## WRITTEN REQUEST A
Give the records as a JSON list of strings, one string per line, leaving out blank lines. Start with the line in the records that contains "By looking at" and continue through the final line of the records.

## GIVEN TEXT
Hyphenated words or phrases with natural
hyphens split between lines may also pose difficulties, depending on
the specific authoring applications or PDF creators. When creating ‘Tagged PDFs’ (authored with Word2000 + PDFMaker 5 or
FrameMaker 7.0), the additional information stored in the PDF file
significantly improves Find/Search functionality. ‘Structured PDFs’
(as authored with Word98 + PDFMaker or FrameMaker 6.0) make no
difference with respect to text searches,
despite the extra structure information embedded in the PDF.

Find

SearchThe Find function (Edit > Find) does not require special preparations
on the part of the PDF producer, other than verifying that text is
interpreted correctly in Acrobat. Find locates the specified text
(word or phrase) in the currently open PDF file only (locally or in a
web browser); options include matching letter case and ‘whole word’.

Acrobat Find

In terms of speed, the Find function is rather slow, even with the fastest computers. (Try locating a phrase, which is present in one of
the last pages in a PDF file containing a few hundred pages, and you’ll see the status bar showing the page numbers rolling page by
page).

Search

SearchCompared to Find, the Search function (Edit > Search > Query) is much
more efficient. Search supports powerful text retrieval functions
such as looking for multiple words, together with logical operators
(And, Not, Or), with optional Proximity (locating multiple items only
if they are in approximately the same three-page zone, or a larger zone
if there is not much text per page), as well as word stemming,
‘sounds like’, thesaurus and wildcards options.

## WRITTEN REQUEST B
What options does the Find function offer, according to the text about searching PDFs?

## INFORMATION PROVIDED
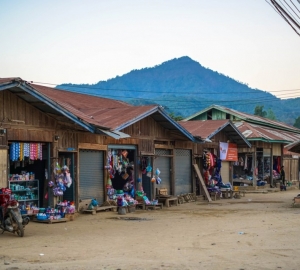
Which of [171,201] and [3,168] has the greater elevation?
[3,168]

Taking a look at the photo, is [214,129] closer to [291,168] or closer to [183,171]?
[183,171]

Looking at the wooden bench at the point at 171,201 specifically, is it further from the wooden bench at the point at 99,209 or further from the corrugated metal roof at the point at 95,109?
the corrugated metal roof at the point at 95,109

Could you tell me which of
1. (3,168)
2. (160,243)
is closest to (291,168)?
(3,168)

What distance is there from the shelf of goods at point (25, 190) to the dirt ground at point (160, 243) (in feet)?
4.55

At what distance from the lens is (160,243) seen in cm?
1018

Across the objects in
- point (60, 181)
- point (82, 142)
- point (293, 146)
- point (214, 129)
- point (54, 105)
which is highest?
point (54, 105)

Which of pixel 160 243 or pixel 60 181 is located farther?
pixel 60 181

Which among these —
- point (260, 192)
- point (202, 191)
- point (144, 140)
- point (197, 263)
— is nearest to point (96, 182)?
point (144, 140)

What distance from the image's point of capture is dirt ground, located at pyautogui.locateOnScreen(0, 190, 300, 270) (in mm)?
7941

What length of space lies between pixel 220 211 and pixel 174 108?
108m

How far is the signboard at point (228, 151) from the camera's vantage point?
25517mm

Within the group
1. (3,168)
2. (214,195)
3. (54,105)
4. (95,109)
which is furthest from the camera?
(214,195)

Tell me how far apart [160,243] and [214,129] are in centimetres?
1440

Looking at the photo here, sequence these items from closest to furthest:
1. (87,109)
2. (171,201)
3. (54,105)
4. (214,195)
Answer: (54,105)
(87,109)
(171,201)
(214,195)
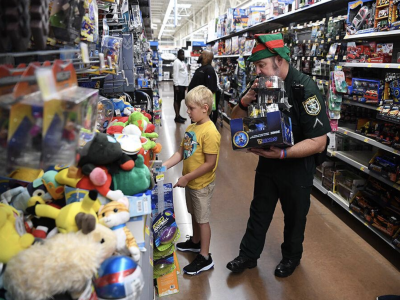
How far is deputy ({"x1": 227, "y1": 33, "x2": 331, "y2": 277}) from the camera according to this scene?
206cm

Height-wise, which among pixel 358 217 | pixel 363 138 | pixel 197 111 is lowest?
pixel 358 217

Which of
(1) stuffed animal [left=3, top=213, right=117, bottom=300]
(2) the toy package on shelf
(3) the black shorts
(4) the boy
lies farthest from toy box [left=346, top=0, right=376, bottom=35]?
(3) the black shorts

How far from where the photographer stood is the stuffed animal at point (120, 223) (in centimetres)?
94

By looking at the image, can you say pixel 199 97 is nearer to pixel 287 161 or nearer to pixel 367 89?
pixel 287 161

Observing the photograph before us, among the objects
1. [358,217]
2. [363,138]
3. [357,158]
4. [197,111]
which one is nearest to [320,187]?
[357,158]

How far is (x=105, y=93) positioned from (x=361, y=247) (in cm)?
271

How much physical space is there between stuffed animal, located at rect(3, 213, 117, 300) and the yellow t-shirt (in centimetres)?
153

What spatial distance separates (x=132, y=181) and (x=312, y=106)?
1.35m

## WORKED ANSWER A
[
  "By looking at the image, can you say pixel 199 97 is nearer to pixel 287 161 or nearer to pixel 367 89?",
  "pixel 287 161",
  "Observing the photograph before us, among the objects",
  "1. [358,217]",
  "2. [363,138]",
  "3. [357,158]",
  "4. [197,111]",
  "which one is nearest to [320,187]?",
  "[357,158]",
  "How far is (x=105, y=93) positioned from (x=361, y=247) (in cm)?",
  "271",
  "How much physical space is there between stuffed animal, located at rect(3, 213, 117, 300) and the yellow t-shirt (in centimetres)?",
  "153",
  "What spatial distance separates (x=132, y=181) and (x=312, y=106)?",
  "1.35m"
]

## WORKED ANSWER B
Find offers matching letter case and 'whole word'.